▶ CONSIGNE 1:
Reproduisez le passage de l'article sur le plan de paix de Trump qui commence par « Adnan Abu Amer, Chroniques » et se poursuit jusqu'à « de la droite. ».

Adnan Abu Amer, Chroniques de Palestine, 4 mars 2020
Les Israéliens de toutes tendances politiques se sont félicités du « plan de paix » de Trump, mais les citoyens palestiniens du prétendu État juif sont en colère parce que l’accord fait référence à des échanges de terres et de populations entre Israël et les territoires prétendument administrés par l’Autorité palestinienne.
Cela confirme qu’Israël veut les déplacer, répondant ainsi aux attentes de la droite.
Les membres arabes du parlement israélien ont déclaré qu’ils n’accepteraient pas ce ainsi-nommé Accord du siècle et sa proposition d’annexion explicite. Néanmoins, le gouvernement israélien d’extrême-droite a maintenant le feu vert pour priver de leur citoyenneté des centaines de milliers de Palestiniens vivant dans le « Triangle » au nord d’Israël.

▶ ENREGISTREMENTS À TRAITER:
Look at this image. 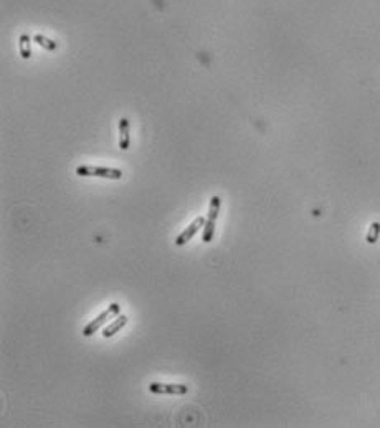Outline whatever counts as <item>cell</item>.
I'll use <instances>...</instances> for the list:
<instances>
[{
	"label": "cell",
	"mask_w": 380,
	"mask_h": 428,
	"mask_svg": "<svg viewBox=\"0 0 380 428\" xmlns=\"http://www.w3.org/2000/svg\"><path fill=\"white\" fill-rule=\"evenodd\" d=\"M131 146V121L127 118L119 119V147L127 151Z\"/></svg>",
	"instance_id": "cell-5"
},
{
	"label": "cell",
	"mask_w": 380,
	"mask_h": 428,
	"mask_svg": "<svg viewBox=\"0 0 380 428\" xmlns=\"http://www.w3.org/2000/svg\"><path fill=\"white\" fill-rule=\"evenodd\" d=\"M214 235H215V222L207 218V222H205V226H203L202 240L205 243H210L212 240H214Z\"/></svg>",
	"instance_id": "cell-10"
},
{
	"label": "cell",
	"mask_w": 380,
	"mask_h": 428,
	"mask_svg": "<svg viewBox=\"0 0 380 428\" xmlns=\"http://www.w3.org/2000/svg\"><path fill=\"white\" fill-rule=\"evenodd\" d=\"M220 205H222V199L218 195H214L210 199V207H209V220H214L217 222L218 218V212H220Z\"/></svg>",
	"instance_id": "cell-8"
},
{
	"label": "cell",
	"mask_w": 380,
	"mask_h": 428,
	"mask_svg": "<svg viewBox=\"0 0 380 428\" xmlns=\"http://www.w3.org/2000/svg\"><path fill=\"white\" fill-rule=\"evenodd\" d=\"M121 314V306L118 303H111L108 306V309H105L102 313L96 317V319H93L89 324H86L85 329H83V336L85 337H89V336H93L94 333H98V331L105 326V324L109 321V319H114V317H118Z\"/></svg>",
	"instance_id": "cell-2"
},
{
	"label": "cell",
	"mask_w": 380,
	"mask_h": 428,
	"mask_svg": "<svg viewBox=\"0 0 380 428\" xmlns=\"http://www.w3.org/2000/svg\"><path fill=\"white\" fill-rule=\"evenodd\" d=\"M76 174L80 177H102L113 180H119L122 177L121 169L106 167V166H80L76 167Z\"/></svg>",
	"instance_id": "cell-1"
},
{
	"label": "cell",
	"mask_w": 380,
	"mask_h": 428,
	"mask_svg": "<svg viewBox=\"0 0 380 428\" xmlns=\"http://www.w3.org/2000/svg\"><path fill=\"white\" fill-rule=\"evenodd\" d=\"M205 222H207V218H205V217H197L194 222H192L189 226H187V228H185L182 233H179V237L176 238V242H174V243H176L177 246H184L187 242H190V240L197 235L198 230L203 228Z\"/></svg>",
	"instance_id": "cell-4"
},
{
	"label": "cell",
	"mask_w": 380,
	"mask_h": 428,
	"mask_svg": "<svg viewBox=\"0 0 380 428\" xmlns=\"http://www.w3.org/2000/svg\"><path fill=\"white\" fill-rule=\"evenodd\" d=\"M127 324V316H124V314H121V316H118L116 317V319L109 324L108 327H105V331H102V336L106 337H113V336H116L118 333H121V329L124 327Z\"/></svg>",
	"instance_id": "cell-6"
},
{
	"label": "cell",
	"mask_w": 380,
	"mask_h": 428,
	"mask_svg": "<svg viewBox=\"0 0 380 428\" xmlns=\"http://www.w3.org/2000/svg\"><path fill=\"white\" fill-rule=\"evenodd\" d=\"M147 388L156 395H185L189 392V385L185 384H162V382H151Z\"/></svg>",
	"instance_id": "cell-3"
},
{
	"label": "cell",
	"mask_w": 380,
	"mask_h": 428,
	"mask_svg": "<svg viewBox=\"0 0 380 428\" xmlns=\"http://www.w3.org/2000/svg\"><path fill=\"white\" fill-rule=\"evenodd\" d=\"M378 237H380V223L378 222H373L370 225L369 232H367V243H377L378 242Z\"/></svg>",
	"instance_id": "cell-11"
},
{
	"label": "cell",
	"mask_w": 380,
	"mask_h": 428,
	"mask_svg": "<svg viewBox=\"0 0 380 428\" xmlns=\"http://www.w3.org/2000/svg\"><path fill=\"white\" fill-rule=\"evenodd\" d=\"M33 40H35L38 45H40L42 48L48 50V51H55V50L58 48V43H56L55 40H50V38L43 37V35H40V34H37V35L33 37Z\"/></svg>",
	"instance_id": "cell-9"
},
{
	"label": "cell",
	"mask_w": 380,
	"mask_h": 428,
	"mask_svg": "<svg viewBox=\"0 0 380 428\" xmlns=\"http://www.w3.org/2000/svg\"><path fill=\"white\" fill-rule=\"evenodd\" d=\"M30 43H31V40L27 34L20 35V38H18V50H20V55H22V58H25V60H28V58L31 56V45Z\"/></svg>",
	"instance_id": "cell-7"
}]
</instances>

▶ CONSIGNE 2:
Relevez toutes les lignes des enregistrements ci-dessus où figure la chaîne « instances ».

▶ RÉSULTAT 1:
Adnan Abu Amer, Chroniques de Palestine, 4 mars 2020
Les Israéliens de toutes tendances politiques se sont félicités du « plan de paix » de Trump, mais les citoyens palestiniens du prétendu État juif sont en colère parce que l’accord fait référence à des échanges de terres et de populations entre Israël et les territoires prétendument administrés par l’Autorité palestinienne.
Cela confirme qu’Israël veut les déplacer, répondant ainsi aux attentes de la droite.

▶ RÉSULTAT 2:
I'll use <instances>...</instances> for the list:
<instances>
</instances>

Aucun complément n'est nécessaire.